In short, Cath is quite a realistically written and relatable introvert. I laughed so hard while reading about her fears of dining halls and parties and teared up as she narrated her deep sense of loneliness. I connected to Cath; I saw myself in her apprehensive, detail-oriented character who preferred quiet rooms to noisy gatherings and family to strangers. And because Cath describes these feelings in such a lucid fashion, they are granted a universal quality – anyone can understand and empathize with Cath’s emotions.

I also loved following Cath’s journey through her first year of college because she grows.

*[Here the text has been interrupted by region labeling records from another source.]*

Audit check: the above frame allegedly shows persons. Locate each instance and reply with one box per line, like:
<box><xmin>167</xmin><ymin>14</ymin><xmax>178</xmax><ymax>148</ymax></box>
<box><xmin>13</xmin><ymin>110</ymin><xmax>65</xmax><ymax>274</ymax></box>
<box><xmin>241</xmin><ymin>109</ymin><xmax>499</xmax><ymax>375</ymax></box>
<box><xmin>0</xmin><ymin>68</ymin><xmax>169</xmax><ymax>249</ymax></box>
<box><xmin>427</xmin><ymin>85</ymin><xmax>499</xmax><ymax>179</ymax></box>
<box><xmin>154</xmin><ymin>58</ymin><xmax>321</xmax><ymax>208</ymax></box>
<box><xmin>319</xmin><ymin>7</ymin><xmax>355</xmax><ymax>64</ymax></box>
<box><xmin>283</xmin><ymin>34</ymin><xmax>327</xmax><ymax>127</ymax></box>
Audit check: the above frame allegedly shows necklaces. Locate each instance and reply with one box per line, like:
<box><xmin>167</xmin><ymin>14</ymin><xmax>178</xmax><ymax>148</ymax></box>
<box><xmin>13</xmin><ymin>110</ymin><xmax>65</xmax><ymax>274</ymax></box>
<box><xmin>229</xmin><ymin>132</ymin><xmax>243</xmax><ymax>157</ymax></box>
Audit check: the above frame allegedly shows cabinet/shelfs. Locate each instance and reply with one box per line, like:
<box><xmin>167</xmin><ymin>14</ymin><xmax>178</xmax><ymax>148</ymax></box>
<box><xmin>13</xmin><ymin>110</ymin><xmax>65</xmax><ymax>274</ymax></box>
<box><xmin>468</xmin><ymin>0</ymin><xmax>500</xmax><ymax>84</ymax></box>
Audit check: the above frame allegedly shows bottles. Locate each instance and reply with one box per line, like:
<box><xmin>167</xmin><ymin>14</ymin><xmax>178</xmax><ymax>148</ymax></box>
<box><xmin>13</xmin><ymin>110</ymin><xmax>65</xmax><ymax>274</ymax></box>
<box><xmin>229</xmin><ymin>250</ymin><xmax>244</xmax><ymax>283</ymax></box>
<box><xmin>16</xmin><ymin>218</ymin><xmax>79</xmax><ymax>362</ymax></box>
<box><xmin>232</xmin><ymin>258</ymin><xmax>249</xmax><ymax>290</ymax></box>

She moves from poor coping techniques to utilizing adaptive, positive habits. Cath conquers the dining hall; she flourishes in her writing class; she allows herself to be vulnerable and fall in love; by the end of the novel, she publishes a story in the university literary magazine, and she completes her project Carry On to her satisfaction. She may have her setbacks – including her procrastination of writing projects and avoidance of classmates and Levi – but she works hard and moves past her worries to triumph.

It’s heartwarming.

And it’s not just Cath. Rowell shows that anyone can grow and improve if they use the courage and strength and will within them to change. Cath’s father is a perfect example; while struggling with mental health issues, the pain of losing his wife, and the change of his daughters going to college, he works hard and succeeds. He, too, has his setbacks – including a stay in a mental health facility – but we, as readers, learn of his resilience as he continues to overcome his manic tendencies to care for his family and live his life without fear.

Fangirl thoughtfully and perfectly portrays mental health issues, anxiety, family conflicts, passion pursuits, and, most beautifully, growth and hope. Cath is a flawed yet magnificent heroine whom anyone can – and will – love. And while I originally thought, as I read this book, that I loved it solely for the headspace I occupy (as a senior who will, quite quickly, be off to college next fall), I know that because of Cath’s relatability and resilience, I will be rereading this book for a long time to come.

I highly recommend Rainbow Rowell’s Fangirl – five out of five stars!